— Task requirements —
In the passage below about learning to paint, what size was the painting completed on that night in 1986?

— Passage to read —
I thought I would figure out how to paint one night in 1986. I was bored and always wondered what it was like to be an artist. To be able to create through painting or molding clay. I had a good job but I was becoming to hate it. I pulled mom's "art stuff" out and contemplated painting.
First I had to figure out what I wanted to paint. Mom
had books on how to paint. I looked through Painting Wild Animals and said to
myself, “I’ll definitely consider this.” Looked through Painting Old
Barns and Houses, Again I said to myself, “Ok let’s see what else there is.”
Painting
I did not paint anything from the book. I did not even use the book as a reference other than get an idea of a subject. I grabbed a Play Boy magazine and chose a side profile of a woman putting on lipstick.
Now is where I must admit that I did have some art training in my past. In elementary, middle, and high school I took art classes because they were available and I needed at least one good grade. I found that if you start a painting that was going to take a lot of time and dedication, it would probably not get finished. My mom tried to get me to paint but it all started and ended like this.
Start the painting with an explosion of ideas and enthusiasm. Wait a day or so for it to dry so you can add another layer or subjects.
Paint a lot more, make changes. Wait again for it to dry so you can do more. Paint a little more.
Interest in the painting then for a young boy would start to wane about this time. Let it dry some, and paint some.
The artwork always ended up in the closet, unfinished.
I started quite a few paintings that were never finished.
The lesson I learned was that if I start some sort of artwork, I need to do it quick before I loose interest. The only works I completed as a child were the one’s that I was able to do in one or two class sessions. It was fun, but I never thought I would ever consider art for anything other than a diversion.
So as we would say, what I did on that fateful (or frightful) night in 1986 was to pick a subject. I traced the girl from the book and then enlarged her trying to keep the proportions of the figure correct. I then simply drew the girl on the canvas and just painted her. Total time was about two hours counting the time I looked through the art books, a Play Boy, painted and cleaned up. Painting size is 16x20".

It was enjoyable to paint. I did about ten paintings over the next couple of years. It was fun. My artwork progressed in an odd way. I decided to continue to paint subjects against the white back ground and started adding more to the work. With the next girl I added a towel. In the next a bowl of fruit, then I started adding backgrounds. All of my girl paintings are classical and polite. My goal was to slowly get myself wrapped up in the artwork to a point where I wanted to do more. Finally I was doing full backgrounds.

Working my way from simple to more complex worked for me.

Mark Anthony and Cleopatra.

— Record list —

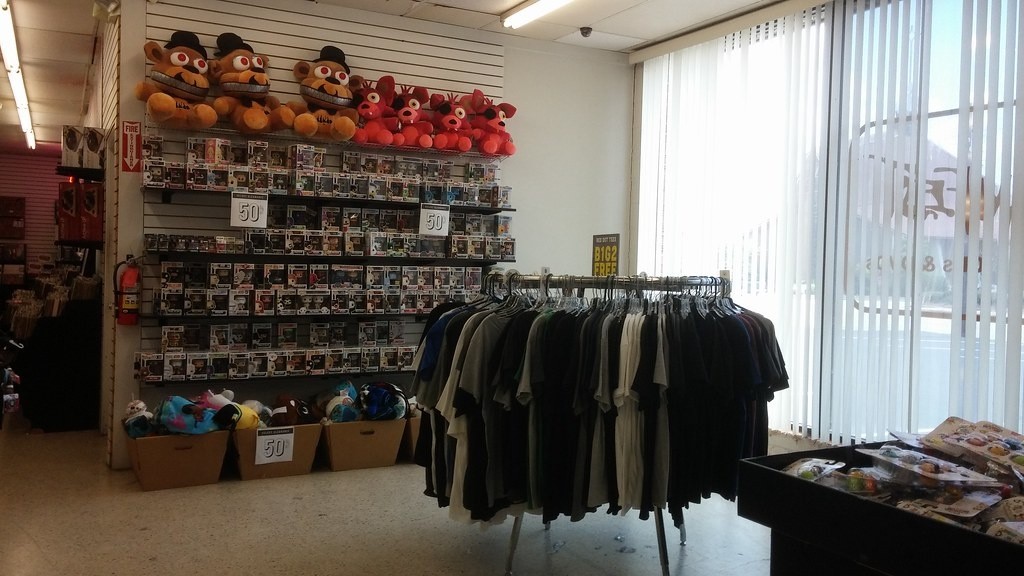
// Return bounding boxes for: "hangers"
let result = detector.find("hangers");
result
[462,273,744,322]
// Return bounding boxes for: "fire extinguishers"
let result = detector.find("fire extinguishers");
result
[112,252,153,326]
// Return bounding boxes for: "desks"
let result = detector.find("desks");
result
[738,439,1024,576]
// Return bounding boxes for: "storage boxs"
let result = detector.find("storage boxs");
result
[163,353,186,381]
[83,127,105,169]
[266,350,287,377]
[141,354,162,381]
[186,352,209,380]
[232,423,324,481]
[81,183,103,240]
[228,352,250,380]
[208,352,228,380]
[60,124,84,168]
[0,196,26,217]
[249,352,269,378]
[2,264,26,285]
[58,181,81,239]
[323,418,407,472]
[133,352,158,380]
[140,134,515,354]
[3,243,26,264]
[402,417,420,459]
[125,430,229,492]
[306,354,419,375]
[287,349,306,376]
[0,217,25,240]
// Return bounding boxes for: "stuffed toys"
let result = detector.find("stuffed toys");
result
[427,93,476,153]
[134,31,217,130]
[383,83,436,147]
[206,33,297,133]
[345,73,400,144]
[473,90,517,155]
[124,380,409,436]
[285,45,362,141]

— Expected answer —
16x20 inches.